Opinião dos leitores

  1. E para que serve a ANVISA? Sempre serviu até hoje e agora não serve mais?
    O que vemos hoje em dia é cada vez mais o judiciário a pedido de interessados a tirar o poder de decisão das partes constituídas para tal.

  2. Palhaço sim, vive metendo as fuças onde não deve, quem melhor o definiu foram seus próprios colegas, iniciando por Joaquim Barbosa. O Brasil tem uma agência que deve ser aval ao uso de qualquer insumo da saúde, esquecer isso é temeroso, não passar pela validação mínima necessaria é risco. Daqui a pouco esse rapaz vai medicar vcs.

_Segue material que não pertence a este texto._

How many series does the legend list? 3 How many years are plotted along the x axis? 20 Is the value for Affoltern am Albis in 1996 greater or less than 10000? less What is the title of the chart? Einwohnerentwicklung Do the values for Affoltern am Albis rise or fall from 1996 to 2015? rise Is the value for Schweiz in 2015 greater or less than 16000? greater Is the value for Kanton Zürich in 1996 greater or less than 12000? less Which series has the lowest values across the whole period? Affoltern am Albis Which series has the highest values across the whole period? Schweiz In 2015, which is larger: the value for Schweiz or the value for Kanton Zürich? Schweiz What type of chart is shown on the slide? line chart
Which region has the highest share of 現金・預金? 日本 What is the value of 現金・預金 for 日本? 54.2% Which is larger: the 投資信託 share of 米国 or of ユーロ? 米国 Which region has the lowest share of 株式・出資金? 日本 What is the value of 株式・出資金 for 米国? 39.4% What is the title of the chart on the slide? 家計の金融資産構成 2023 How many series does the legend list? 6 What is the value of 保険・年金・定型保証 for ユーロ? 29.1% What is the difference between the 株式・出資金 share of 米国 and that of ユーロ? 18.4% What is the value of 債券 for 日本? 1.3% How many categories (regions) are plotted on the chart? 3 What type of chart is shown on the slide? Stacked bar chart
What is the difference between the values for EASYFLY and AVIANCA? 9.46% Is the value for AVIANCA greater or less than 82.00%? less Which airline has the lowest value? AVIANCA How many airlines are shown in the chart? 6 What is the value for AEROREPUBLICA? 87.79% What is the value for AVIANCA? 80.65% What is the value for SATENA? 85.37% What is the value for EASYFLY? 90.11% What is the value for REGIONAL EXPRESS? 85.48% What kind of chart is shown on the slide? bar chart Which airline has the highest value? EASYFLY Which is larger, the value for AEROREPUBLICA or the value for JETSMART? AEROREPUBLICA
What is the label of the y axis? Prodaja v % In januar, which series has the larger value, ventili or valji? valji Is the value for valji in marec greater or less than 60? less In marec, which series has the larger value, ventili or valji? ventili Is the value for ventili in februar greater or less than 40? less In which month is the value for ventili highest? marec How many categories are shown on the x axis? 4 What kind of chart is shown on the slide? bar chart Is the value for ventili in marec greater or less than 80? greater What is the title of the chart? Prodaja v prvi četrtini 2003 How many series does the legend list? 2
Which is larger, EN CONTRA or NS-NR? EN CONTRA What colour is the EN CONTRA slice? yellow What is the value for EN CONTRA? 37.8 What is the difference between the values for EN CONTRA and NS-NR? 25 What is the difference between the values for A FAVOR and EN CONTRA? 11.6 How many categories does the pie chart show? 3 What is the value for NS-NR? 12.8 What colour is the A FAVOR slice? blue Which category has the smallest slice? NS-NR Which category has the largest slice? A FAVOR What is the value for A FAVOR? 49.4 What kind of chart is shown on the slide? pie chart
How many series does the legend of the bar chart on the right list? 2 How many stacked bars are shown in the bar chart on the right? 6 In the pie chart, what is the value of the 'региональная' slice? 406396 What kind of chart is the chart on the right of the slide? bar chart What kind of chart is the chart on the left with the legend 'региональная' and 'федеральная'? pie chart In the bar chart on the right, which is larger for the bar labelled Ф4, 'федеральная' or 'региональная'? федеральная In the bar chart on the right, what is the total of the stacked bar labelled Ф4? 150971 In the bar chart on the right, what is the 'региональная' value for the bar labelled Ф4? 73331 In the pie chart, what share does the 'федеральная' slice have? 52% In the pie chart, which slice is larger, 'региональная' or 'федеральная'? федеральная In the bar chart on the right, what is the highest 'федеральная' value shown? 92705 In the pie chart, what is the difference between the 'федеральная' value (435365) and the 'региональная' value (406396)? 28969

  3. Deveriam dizer a esse paiaço, que o circo Tihany ainda funciona, com o nariz pintado e seu jeito de chicaneiro ele teria vaga certa.

    1. Palhaço porquê? Não estamos em condições de esnobar vacinas que já estão sendo aplicadas com sucesso em outros países, como a vizinha Argentina. É um produto escasso no mundo, devido a pouca oferta ainda disponível. Que eu saiba, ninguém virou jacaré depois de tomar a Sputnik V!